Where does this leave me? Obsessed by the Middle East and open to the changed and changing social conditions of my more immediate surroundings, I follow the news and listen to and learn from the people around me, and perceptions change, and maybe you realize that one should want to respond to people as human beings, and get to the point where “Jew,” “Arab,” and “Muslim” might come to mean something else than the “things” they signify now. Is it a “right” that one has to like and to dislike, to be liked and to be disliked without any of this having to do with “identity” per se? For young people, maybe all this will reflect for the new normal, which, for me, being not so young, is very different than anything I might have imagined in the 1970s and 1980s.

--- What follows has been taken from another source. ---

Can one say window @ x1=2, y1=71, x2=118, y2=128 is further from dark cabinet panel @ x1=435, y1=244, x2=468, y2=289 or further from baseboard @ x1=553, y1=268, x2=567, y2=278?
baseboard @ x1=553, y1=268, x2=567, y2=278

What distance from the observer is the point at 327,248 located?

I think it’s the connection to Israel and to Zionism that has in such large part drawn my interest to the larger political worlds that I follow, to people from and to places in “the Levant” for whom and for which I wish well, not ill. I’m not so sure I would have cared as much, one way or the other without that connection. Most of all, I can’t stand the designation of the hard and fast distinction between “the friend” and “the enemy.” It’s a fascist designation, and it doesn’t do me or anyone else any good. This is not to say too much. Again, I understand that as much as “the Arab” or “the Muslim” is a “problem” to “me,” that “I” am just as much a “problem” to “them,” as “a Jew,” and “a Zionist,” whatever that still means. Forget the rightwing canard, “Islamic anti-Semitism.” The Judeophobia and conspiracy theories about Jews and Zionists and Israel in the Arab and Muslim worlds have caused enough damage on their own, and Islam has nothing to do with it in any simple way, not one way or the other. There’s plenty of enmity and enough points of fracture without the need for cheap caricatures and slogans. But even then, these lines of enmity are not as clearly drawn as they used to be. One thing the new sectarianism in the Middle East does is to make a place, a still uncomfortable place, for Jews and Israelis alongside Arabs, Palestinians, Sunni, Shiites, Alawites, Kurds, Turks, and Iranians.
This is the best I can do. If I have pigeonholed anyone, I apologize. All I can say is that I’m trying to give as honest an account of myself as I can, which means trying to put together scattered bits of memories, impressions, and also reifications. The point is to move past rigid designators towards more felicitous, less injurious  affects  perceptions,  patterns, and  structures based on different types of encounters between persons and peoples. I’m pretty sure that I am no more racist and ignorant than a lot of other people, maybe even a little less so, and clearly blinkered. At the end of the day, it should be possible to identify and to forge a more or less common interest based on new encounters, sympathies, habits, and structures. Not locked-down and paranoid, that’s how I want to be able to move about in the world.